Data items
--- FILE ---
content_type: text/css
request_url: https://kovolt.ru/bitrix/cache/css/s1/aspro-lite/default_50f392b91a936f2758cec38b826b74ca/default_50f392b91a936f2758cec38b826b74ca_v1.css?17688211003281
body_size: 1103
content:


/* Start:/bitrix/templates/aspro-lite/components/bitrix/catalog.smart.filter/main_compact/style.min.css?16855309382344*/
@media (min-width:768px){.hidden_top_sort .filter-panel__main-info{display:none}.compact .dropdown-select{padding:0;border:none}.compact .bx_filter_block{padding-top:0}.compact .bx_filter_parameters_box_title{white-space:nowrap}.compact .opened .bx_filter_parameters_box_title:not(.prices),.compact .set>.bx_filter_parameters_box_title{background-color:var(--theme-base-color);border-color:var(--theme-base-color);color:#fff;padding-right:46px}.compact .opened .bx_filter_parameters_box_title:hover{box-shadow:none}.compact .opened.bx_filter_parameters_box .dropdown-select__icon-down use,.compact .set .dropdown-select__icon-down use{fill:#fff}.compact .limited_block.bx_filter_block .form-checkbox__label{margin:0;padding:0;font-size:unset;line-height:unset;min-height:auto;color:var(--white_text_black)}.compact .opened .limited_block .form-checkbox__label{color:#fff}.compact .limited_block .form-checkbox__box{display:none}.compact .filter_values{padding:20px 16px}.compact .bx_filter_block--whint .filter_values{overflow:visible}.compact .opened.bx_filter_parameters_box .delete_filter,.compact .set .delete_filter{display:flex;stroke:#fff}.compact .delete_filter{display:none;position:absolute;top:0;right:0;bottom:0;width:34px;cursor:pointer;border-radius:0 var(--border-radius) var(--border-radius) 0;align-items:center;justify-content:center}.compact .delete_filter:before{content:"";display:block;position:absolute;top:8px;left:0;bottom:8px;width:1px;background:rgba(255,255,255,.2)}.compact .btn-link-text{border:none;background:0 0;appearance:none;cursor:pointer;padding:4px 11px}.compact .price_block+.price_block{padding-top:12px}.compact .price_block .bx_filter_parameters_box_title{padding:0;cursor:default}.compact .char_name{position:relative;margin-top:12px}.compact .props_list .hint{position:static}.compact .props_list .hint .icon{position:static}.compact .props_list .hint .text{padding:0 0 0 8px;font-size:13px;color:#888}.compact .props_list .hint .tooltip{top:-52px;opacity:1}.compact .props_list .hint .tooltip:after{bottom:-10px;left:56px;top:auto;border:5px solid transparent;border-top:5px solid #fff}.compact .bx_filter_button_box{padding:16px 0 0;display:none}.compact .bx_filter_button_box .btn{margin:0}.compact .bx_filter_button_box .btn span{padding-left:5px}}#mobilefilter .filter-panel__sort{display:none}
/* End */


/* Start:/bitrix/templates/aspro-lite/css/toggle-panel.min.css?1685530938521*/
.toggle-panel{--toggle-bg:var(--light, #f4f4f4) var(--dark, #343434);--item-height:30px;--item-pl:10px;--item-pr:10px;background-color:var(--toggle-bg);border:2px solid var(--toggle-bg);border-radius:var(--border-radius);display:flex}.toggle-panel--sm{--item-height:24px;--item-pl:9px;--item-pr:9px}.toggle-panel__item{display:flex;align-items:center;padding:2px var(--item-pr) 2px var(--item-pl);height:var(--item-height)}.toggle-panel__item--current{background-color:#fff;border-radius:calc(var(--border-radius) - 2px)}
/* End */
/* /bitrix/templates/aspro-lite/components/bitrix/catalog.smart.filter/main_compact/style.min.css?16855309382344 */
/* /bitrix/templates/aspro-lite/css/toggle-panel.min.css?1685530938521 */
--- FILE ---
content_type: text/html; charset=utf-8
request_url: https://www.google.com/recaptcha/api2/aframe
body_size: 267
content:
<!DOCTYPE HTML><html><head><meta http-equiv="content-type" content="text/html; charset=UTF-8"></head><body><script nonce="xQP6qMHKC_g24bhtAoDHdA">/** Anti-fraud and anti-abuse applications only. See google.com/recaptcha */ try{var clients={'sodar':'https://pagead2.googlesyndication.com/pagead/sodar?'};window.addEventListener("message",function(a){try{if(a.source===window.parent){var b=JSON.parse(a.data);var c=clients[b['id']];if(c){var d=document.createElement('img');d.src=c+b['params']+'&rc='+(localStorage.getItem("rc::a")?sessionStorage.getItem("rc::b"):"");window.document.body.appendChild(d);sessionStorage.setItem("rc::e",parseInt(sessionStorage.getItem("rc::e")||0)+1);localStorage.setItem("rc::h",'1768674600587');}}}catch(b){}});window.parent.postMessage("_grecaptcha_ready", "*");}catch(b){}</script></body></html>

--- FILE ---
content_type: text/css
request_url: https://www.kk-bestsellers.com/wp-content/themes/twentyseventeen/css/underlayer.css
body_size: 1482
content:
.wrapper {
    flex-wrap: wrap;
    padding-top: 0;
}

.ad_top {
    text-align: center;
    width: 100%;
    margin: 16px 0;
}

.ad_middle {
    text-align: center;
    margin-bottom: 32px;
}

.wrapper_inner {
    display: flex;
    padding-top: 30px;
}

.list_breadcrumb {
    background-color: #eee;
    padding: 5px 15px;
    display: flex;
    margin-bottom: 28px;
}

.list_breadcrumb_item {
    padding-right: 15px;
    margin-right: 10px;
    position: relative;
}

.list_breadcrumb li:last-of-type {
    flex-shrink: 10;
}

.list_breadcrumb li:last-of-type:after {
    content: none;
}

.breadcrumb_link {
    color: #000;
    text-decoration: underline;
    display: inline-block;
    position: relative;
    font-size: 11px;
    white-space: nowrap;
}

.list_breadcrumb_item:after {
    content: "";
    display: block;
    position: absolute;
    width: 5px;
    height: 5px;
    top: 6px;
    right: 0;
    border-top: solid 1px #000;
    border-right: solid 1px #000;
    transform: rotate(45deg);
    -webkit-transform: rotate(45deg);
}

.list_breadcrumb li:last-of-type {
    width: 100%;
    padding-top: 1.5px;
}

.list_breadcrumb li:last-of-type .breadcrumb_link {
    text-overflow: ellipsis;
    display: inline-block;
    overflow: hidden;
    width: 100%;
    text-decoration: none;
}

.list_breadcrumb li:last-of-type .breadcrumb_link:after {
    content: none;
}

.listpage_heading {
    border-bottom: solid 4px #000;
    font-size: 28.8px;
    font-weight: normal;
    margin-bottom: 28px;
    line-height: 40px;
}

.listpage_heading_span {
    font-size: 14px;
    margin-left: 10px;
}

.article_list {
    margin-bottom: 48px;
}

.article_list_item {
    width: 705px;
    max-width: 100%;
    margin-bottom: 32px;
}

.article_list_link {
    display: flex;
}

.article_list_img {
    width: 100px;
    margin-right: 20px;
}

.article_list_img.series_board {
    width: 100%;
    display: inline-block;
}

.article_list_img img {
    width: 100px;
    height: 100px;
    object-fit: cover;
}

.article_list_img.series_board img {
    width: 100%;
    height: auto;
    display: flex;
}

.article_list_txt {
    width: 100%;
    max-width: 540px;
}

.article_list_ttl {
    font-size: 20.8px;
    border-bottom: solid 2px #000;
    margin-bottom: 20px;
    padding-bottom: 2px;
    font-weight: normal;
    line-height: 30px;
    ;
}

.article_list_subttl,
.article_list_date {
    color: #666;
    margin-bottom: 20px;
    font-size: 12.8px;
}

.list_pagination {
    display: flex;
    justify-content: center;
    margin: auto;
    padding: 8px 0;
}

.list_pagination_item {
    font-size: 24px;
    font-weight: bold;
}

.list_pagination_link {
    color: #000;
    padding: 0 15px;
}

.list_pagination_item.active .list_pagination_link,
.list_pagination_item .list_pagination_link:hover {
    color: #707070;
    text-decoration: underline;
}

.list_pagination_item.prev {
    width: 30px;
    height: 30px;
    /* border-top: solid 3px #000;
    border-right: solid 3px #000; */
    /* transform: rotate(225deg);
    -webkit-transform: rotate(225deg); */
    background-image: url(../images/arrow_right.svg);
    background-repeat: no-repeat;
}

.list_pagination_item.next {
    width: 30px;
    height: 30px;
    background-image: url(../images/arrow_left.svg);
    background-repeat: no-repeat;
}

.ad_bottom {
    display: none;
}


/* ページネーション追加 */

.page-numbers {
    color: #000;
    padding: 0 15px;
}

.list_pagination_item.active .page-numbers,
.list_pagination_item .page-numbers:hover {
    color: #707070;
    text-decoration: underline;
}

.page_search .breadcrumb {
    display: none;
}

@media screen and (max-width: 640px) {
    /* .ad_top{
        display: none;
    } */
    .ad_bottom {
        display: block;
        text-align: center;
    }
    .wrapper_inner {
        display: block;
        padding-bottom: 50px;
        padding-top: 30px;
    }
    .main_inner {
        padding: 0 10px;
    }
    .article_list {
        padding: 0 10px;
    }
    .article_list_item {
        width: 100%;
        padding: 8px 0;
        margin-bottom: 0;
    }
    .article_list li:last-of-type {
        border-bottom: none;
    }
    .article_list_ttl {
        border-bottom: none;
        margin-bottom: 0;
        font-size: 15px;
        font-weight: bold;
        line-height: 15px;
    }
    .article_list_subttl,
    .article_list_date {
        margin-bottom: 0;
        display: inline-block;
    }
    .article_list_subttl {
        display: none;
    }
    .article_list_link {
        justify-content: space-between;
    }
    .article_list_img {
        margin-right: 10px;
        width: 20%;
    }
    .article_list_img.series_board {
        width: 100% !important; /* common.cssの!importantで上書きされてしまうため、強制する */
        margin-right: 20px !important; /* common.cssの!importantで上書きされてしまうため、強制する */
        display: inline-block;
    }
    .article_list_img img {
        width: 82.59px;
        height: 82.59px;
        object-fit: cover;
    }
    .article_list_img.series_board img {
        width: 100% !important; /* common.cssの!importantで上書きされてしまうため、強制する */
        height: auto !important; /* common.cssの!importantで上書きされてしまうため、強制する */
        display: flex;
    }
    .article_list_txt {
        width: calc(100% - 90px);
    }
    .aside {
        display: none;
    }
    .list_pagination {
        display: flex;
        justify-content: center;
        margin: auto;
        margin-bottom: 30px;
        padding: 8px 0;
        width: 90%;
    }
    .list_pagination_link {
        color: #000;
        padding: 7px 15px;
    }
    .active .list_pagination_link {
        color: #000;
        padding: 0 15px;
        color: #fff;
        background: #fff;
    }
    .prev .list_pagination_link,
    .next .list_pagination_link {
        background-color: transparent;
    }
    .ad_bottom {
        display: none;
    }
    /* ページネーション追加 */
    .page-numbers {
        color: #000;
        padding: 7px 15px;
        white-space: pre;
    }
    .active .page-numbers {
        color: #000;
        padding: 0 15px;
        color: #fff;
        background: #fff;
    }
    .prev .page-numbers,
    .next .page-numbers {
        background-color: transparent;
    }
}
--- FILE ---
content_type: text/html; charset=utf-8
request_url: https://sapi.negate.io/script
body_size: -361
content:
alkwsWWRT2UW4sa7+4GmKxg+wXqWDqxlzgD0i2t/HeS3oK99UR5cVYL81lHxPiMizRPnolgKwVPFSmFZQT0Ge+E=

-- Assignment --
Line count for the string "prev": please say how many lines in the entries above contain it, with no other words.

-- Written response --
3